I could never miss anything quite as much as that summer ending and you on the phone

Dietro ad una determinata scena musicale, che lo si voglia o no, c’è sempre stata più o meno dietro una città o comunque una zona geografica a far sfondo ad una serie comune di intenti musicalmente espressi. Washington, Seattle, eccetera. Il midwest è stato il paesaggio dell’emo, peccato che non abbia mai capito precisamente cosa fosse. Sembra quasi un modo di pensare. Io mi ci sono sempre figurato gli amish che alle cinque del pomeriggio durante l’inverno si chiudono in casa e vanno a letto perchè non hanno luce e corrente per scaldarsi e vivere civilmente. Oppure lo vedo tipo una grandissima zona piena di tante Dillon, tutte cittadine piccolo-medie con tanti difetti e quella serie di ragazzini che invece di darsi alla droga pesante o al football si mettono a suonare, ed evidentemente è così. Dietro all’emo, qualunque cosa ciò abbia mai voluto dire in tutto questo tempo, c’è sempre stato dietro quell’ “immaginario” lì. Non penso sia come la campagna romagnola dove abitano i miei nonni, però magari ci si va un po’ vicino.

Fra capre e cavoli di quanto appena detto sembra esserci una piccola comunità dietro a tutto, coadiuvato e fomentato continuamente da una manciata di etichette (mi ripeto come al solito, lo avevo già detto anche qui) che sembra essersi presa la briga di far uscire i dischi di tutti i gruppi che adesso, stando a forum e giri vari, si può cacciare nel sottoinsieme del ‘twinkle daddies’. ‘Che cazzo è?’ me lo sono chiesto anche io, nessuna preoccupazione. Il punto in comune fra tutti questi gruppi della nuova ondata emo sembrerebbe essere uno sguardo ad un certo passato, chi più su pagine cattive del libro e chi un po’ più tendente alla melodia tristona, con chitarre che suonano simili così come potevano essere simili i riff dei Germs e quelli dei Dead Kennedys. Non uguali, però ci siamo capiti.

> Consegna
Trascrivi il testo sulla scena emo tra "Fra capre e" e "ci siamo capiti.", estremi inclusi, sostituendo "gruppi" con "band". I record qui riportati non servono per questo esercizio.

> Dati forniti
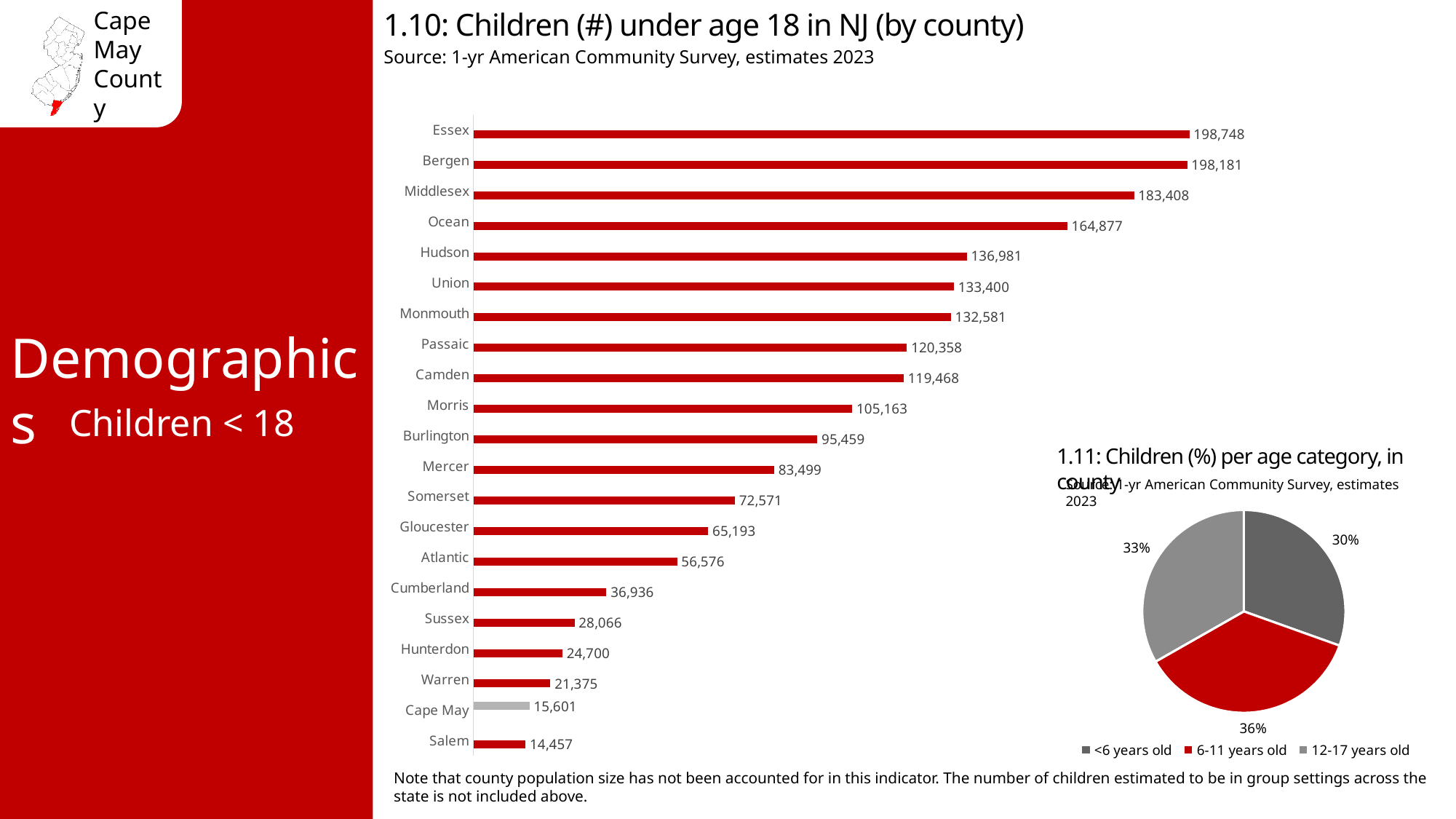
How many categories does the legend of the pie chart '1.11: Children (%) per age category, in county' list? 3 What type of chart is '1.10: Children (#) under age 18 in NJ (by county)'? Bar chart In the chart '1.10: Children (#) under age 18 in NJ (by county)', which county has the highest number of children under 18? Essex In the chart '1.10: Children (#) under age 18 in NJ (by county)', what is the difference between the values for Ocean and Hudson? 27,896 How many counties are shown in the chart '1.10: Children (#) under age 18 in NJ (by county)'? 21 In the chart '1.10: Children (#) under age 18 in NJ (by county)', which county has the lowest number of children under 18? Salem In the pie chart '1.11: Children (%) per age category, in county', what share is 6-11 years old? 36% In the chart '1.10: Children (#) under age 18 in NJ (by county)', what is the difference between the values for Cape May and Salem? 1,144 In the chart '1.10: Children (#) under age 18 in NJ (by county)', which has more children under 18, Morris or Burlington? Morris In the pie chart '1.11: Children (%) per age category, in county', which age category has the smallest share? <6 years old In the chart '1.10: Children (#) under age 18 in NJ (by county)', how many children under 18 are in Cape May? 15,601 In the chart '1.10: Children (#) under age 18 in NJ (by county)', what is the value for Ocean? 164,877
==
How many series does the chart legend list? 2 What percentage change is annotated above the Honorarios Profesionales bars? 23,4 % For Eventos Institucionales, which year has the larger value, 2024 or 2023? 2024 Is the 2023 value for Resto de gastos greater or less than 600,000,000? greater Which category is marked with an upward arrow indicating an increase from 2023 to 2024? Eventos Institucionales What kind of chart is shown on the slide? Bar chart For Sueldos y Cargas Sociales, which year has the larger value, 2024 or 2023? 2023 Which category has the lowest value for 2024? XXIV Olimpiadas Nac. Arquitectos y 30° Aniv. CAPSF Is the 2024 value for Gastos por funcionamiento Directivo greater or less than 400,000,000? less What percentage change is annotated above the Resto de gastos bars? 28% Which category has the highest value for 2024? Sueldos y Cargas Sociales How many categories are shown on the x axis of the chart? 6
* * *
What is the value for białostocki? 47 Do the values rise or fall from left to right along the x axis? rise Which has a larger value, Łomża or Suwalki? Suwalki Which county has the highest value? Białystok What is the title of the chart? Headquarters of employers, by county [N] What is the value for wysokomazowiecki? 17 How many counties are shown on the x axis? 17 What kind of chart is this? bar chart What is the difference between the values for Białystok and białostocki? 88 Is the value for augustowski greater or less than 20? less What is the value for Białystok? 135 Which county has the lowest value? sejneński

> Svolgimento
Fra capre e cavoli di quanto appena detto sembra esserci una piccola comunità dietro a tutto, coadiuvato e fomentato continuamente da una manciata di etichette (mi ripeto come al solito, lo avevo già detto anche qui) che sembra essersi presa la briga di far uscire i dischi di tutti i band che adesso, stando a forum e giri vari, si può cacciare nel sottoinsieme del ‘twinkle daddies’. ‘Che cazzo è?’ me lo sono chiesto anche io, nessuna preoccupazione. Il punto in comune fra tutti questi band della nuova ondata emo sembrerebbe essere uno sguardo ad un certo passato, chi più su pagine cattive del libro e chi un po’ più tendente alla melodia tristona, con chitarre che suonano simili così come potevano essere simili i riff dei Germs e quelli dei Dead Kennedys. Non uguali, però ci siamo capiti.